97 Orchard, by Jane Ziegelman, tells the story of five immigrant families living on Manhattan’s Lower East Side at the turn of the twentieth century. The stories of these Irish, Italian, German and Jewish families emerge through the food they cooked and the struggles they faced. Ziegelman chatted with Moment about American food, Jewish food and the place of immigrants in the American story.

What was the inspiration for 97 Orchard?

The inspiration was the tenement itself. A while back, when I was a graduate student at NYU studying urban anthropology, I heard that this new museum was opening on the Lower East Side devoted to America’s urban pioneers, immigrants who settled in tenement districts on the Lower East Side. I worked as a volunteer collecting oral histories from former tenement dwellers. They needed people to go around and collect histories of people that had once lived at 97 Orchard Street. One of the people that I met during that time was Josephine Baldizzi, [one of the women featured in 97 Orchard].

Anyone who’s been in that building feels its history and the sense of all of these people having lived there moving through the building. It’s a kind of haunted place in the best sense of the word.

Why did you choose these families specifically?

I chose the particular families because of the ethnic diversity that they represented.

Did you feel a special bond or closeness with any family or character in the book?

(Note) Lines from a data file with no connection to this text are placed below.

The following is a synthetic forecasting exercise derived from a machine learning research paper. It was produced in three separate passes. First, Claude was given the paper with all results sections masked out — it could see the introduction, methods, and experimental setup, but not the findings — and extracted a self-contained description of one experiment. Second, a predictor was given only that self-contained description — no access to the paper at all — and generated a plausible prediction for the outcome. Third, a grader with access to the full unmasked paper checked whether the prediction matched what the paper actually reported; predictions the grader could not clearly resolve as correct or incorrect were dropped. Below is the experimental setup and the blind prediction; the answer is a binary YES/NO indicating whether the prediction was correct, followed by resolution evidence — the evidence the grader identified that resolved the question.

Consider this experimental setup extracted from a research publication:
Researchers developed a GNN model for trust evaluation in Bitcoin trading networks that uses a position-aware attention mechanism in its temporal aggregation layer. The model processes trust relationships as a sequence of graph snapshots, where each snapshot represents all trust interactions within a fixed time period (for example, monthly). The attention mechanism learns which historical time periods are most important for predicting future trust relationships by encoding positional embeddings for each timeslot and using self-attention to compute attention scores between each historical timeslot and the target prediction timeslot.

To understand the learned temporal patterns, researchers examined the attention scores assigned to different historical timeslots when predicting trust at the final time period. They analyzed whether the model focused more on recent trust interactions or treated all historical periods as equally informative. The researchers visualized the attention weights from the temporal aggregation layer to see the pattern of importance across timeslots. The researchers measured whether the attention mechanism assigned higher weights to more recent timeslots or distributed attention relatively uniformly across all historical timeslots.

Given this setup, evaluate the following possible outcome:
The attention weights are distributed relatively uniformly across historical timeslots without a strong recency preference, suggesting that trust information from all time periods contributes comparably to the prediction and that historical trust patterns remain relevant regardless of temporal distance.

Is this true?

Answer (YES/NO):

I really identified with the women. It seems to me that the men kind of check out in some of the stories in this book, and the women are the heroes of the story. In the Gumpert story, the father essentially abandons his family under the pressures of keeping his family housed during a particularly bad economic period. He buckles under the pressure and leaves the responsibility of caring for the kids to his wife, and she does what has to be done. That’s the story of these immigrants, that they take care of business. They find a way to do what has to be done, particularly in the interest of their children. These were people who had the ability to defer their own dreams and put aside their own needs in the interest of the next generation. And to me, that is really heroic behavior.

How did you decide that food was going to be the way through which you told these stories?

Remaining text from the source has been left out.